§ **Source records**
◇ ◇ ◇ ◇ ◇ ◇ ◇
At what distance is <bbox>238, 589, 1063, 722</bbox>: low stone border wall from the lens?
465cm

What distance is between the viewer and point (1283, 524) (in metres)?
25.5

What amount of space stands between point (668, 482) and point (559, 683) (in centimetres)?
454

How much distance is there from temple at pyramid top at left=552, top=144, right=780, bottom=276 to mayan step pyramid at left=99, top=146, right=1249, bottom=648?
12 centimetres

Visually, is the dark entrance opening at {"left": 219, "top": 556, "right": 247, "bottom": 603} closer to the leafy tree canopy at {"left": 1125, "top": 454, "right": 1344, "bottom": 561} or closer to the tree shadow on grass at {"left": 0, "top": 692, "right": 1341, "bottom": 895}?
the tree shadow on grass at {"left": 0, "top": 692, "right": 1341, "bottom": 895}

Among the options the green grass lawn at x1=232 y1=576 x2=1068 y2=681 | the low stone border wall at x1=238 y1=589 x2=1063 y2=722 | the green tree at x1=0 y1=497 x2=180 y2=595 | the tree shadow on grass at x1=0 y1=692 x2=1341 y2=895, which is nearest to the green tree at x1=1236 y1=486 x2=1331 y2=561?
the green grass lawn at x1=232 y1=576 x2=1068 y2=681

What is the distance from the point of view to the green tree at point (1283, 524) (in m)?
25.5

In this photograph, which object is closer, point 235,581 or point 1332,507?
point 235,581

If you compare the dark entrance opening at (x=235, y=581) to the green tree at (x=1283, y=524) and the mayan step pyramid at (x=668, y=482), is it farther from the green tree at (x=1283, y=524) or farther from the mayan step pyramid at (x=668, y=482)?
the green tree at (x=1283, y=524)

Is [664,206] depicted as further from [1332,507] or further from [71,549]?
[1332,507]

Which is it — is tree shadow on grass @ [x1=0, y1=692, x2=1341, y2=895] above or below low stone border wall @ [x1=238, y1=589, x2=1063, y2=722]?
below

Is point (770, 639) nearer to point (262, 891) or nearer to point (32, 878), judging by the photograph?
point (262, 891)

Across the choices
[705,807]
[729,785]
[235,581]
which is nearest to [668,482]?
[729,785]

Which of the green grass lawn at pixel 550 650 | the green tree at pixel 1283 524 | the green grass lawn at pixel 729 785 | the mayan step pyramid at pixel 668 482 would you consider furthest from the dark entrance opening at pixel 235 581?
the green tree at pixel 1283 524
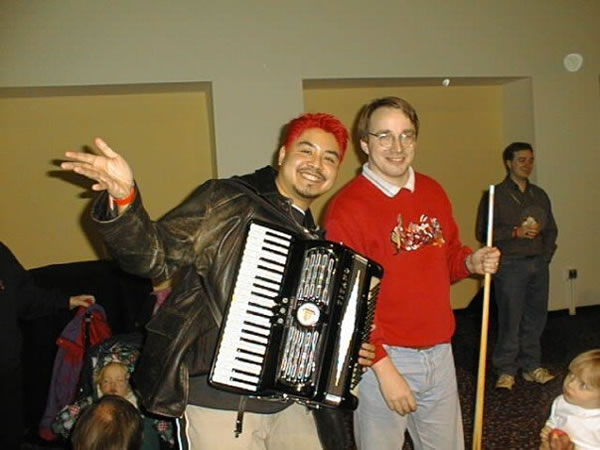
◇ ◇ ◇ ◇ ◇ ◇ ◇
§ **EXERCISE REQUIREMENTS**
Copy all of the entries above word for word, leaving out the pictures.

§ **FINAL RESULT**
At what distance is <bbox>238, 589, 1063, 722</bbox>: low stone border wall from the lens?
465cm

What distance is between the viewer and point (1283, 524) (in metres)?
25.5

What amount of space stands between point (668, 482) and point (559, 683) (in centimetres)?
454

How much distance is there from temple at pyramid top at left=552, top=144, right=780, bottom=276 to mayan step pyramid at left=99, top=146, right=1249, bottom=648?
12 centimetres

Visually, is the dark entrance opening at {"left": 219, "top": 556, "right": 247, "bottom": 603} closer to the leafy tree canopy at {"left": 1125, "top": 454, "right": 1344, "bottom": 561} or closer to the tree shadow on grass at {"left": 0, "top": 692, "right": 1341, "bottom": 895}?
the tree shadow on grass at {"left": 0, "top": 692, "right": 1341, "bottom": 895}

Among the options the green grass lawn at x1=232 y1=576 x2=1068 y2=681 | the low stone border wall at x1=238 y1=589 x2=1063 y2=722 | the green tree at x1=0 y1=497 x2=180 y2=595 | the tree shadow on grass at x1=0 y1=692 x2=1341 y2=895, which is nearest to the green tree at x1=1236 y1=486 x2=1331 y2=561?
the green grass lawn at x1=232 y1=576 x2=1068 y2=681

What is the distance from the point of view to the green tree at point (1283, 524) (in m)?
25.5

In this photograph, which object is closer, point 235,581 or point 1332,507?
point 235,581

If you compare the dark entrance opening at (x=235, y=581) to the green tree at (x=1283, y=524) and the mayan step pyramid at (x=668, y=482), is it farther from the green tree at (x=1283, y=524) or farther from the mayan step pyramid at (x=668, y=482)?
the green tree at (x=1283, y=524)

Is [664,206] depicted as further from [1332,507] or further from [71,549]?
[1332,507]

Which is it — is tree shadow on grass @ [x1=0, y1=692, x2=1341, y2=895] above or below low stone border wall @ [x1=238, y1=589, x2=1063, y2=722]?
below

Is point (770, 639) nearer to point (262, 891) or nearer to point (32, 878), judging by the photograph?
point (262, 891)

Across the choices
[705,807]
[729,785]
[235,581]
which is nearest to [668,482]?
[729,785]

Which of the green grass lawn at pixel 550 650 | the green tree at pixel 1283 524 | the green grass lawn at pixel 729 785 | the mayan step pyramid at pixel 668 482 would you consider furthest from the dark entrance opening at pixel 235 581?
the green tree at pixel 1283 524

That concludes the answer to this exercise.